╔══
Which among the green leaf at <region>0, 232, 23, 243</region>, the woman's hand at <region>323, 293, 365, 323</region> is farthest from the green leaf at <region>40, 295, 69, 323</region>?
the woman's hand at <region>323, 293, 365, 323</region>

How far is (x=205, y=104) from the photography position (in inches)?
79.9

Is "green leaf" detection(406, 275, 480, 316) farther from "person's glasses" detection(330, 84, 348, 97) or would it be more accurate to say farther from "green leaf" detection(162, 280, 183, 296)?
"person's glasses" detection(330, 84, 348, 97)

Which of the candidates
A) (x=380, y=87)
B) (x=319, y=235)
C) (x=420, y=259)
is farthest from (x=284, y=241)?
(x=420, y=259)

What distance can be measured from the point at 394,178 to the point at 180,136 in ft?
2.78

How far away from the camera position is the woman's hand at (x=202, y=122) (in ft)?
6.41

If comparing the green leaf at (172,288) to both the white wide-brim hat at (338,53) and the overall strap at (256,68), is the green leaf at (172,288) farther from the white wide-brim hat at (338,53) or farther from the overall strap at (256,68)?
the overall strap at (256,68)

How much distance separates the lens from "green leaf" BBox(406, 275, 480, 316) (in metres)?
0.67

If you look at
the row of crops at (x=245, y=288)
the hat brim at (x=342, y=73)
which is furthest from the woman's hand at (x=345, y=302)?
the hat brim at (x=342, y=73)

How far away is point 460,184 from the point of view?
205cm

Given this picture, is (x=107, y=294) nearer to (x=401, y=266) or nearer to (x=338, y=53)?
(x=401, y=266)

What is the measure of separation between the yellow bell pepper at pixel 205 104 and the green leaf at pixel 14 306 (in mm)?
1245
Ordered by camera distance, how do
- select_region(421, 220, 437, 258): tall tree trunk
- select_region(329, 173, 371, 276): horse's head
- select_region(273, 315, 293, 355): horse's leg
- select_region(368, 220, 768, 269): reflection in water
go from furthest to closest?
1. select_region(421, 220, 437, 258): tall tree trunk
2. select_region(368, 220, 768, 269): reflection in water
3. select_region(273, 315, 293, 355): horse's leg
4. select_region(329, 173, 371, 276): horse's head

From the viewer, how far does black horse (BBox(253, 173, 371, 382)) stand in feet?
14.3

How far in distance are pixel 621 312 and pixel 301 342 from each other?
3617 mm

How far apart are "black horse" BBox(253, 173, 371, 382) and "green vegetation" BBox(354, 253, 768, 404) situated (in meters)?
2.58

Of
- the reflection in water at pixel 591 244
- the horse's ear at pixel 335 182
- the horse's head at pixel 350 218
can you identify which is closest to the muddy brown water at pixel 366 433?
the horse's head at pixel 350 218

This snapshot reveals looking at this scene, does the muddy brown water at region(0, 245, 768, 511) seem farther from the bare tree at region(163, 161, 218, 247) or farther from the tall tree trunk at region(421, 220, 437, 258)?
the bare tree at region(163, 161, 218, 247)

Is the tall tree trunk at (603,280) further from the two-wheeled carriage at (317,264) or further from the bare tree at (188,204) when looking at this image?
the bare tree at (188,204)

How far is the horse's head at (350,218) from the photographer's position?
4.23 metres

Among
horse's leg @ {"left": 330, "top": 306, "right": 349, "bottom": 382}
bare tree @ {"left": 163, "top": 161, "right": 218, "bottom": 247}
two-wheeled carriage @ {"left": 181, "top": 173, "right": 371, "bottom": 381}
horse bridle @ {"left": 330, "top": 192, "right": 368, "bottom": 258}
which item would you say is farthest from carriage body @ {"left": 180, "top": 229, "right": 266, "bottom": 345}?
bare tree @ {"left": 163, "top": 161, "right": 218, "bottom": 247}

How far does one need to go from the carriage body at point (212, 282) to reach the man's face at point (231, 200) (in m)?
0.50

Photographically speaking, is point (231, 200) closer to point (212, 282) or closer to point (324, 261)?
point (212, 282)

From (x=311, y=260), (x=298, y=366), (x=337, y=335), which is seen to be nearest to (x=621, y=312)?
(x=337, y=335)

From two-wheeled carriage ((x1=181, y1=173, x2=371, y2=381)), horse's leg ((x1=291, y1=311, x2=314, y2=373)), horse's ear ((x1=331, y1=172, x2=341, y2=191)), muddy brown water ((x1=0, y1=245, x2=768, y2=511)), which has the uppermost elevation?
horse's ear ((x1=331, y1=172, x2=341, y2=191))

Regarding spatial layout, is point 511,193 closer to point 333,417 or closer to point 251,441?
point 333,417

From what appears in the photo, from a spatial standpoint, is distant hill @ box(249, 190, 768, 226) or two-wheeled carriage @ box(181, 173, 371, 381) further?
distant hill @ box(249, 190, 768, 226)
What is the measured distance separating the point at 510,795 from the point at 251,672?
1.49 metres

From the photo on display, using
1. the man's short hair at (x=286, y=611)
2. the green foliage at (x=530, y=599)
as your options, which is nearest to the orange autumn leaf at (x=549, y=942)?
╚══
— WHAT IS EXPECTED —
In the entries above, take the line containing "How far does one" and each later line through the last, and repeat them exactly. Output nothing else.

— WRITTEN REPLY —
How far does one need to go from the carriage body at point (212, 282) to reach the man's face at point (231, 200) (in m)?
0.50

Photographically speaking, is point (231, 200) closer to point (212, 282) or closer to point (324, 261)?
point (212, 282)

From (x=311, y=260), (x=298, y=366), (x=337, y=335), which is seen to be nearest to (x=621, y=312)?
(x=337, y=335)

From two-wheeled carriage ((x1=181, y1=173, x2=371, y2=381)), horse's leg ((x1=291, y1=311, x2=314, y2=373)), horse's ear ((x1=331, y1=172, x2=341, y2=191)), muddy brown water ((x1=0, y1=245, x2=768, y2=511)), which has the uppermost elevation?
horse's ear ((x1=331, y1=172, x2=341, y2=191))

Regarding spatial layout, is point 511,193 closer to point 333,417 or closer to point 251,441?
point 333,417

From what appears in the photo, from a spatial standpoint, is distant hill @ box(249, 190, 768, 226) or two-wheeled carriage @ box(181, 173, 371, 381) further?
distant hill @ box(249, 190, 768, 226)
What is the measured distance separating the point at 510,795 from the point at 251,672?
1.49 metres

From the photo on display, using
1. the man's short hair at (x=286, y=611)
2. the green foliage at (x=530, y=599)
as your options, which is nearest to the orange autumn leaf at (x=549, y=942)?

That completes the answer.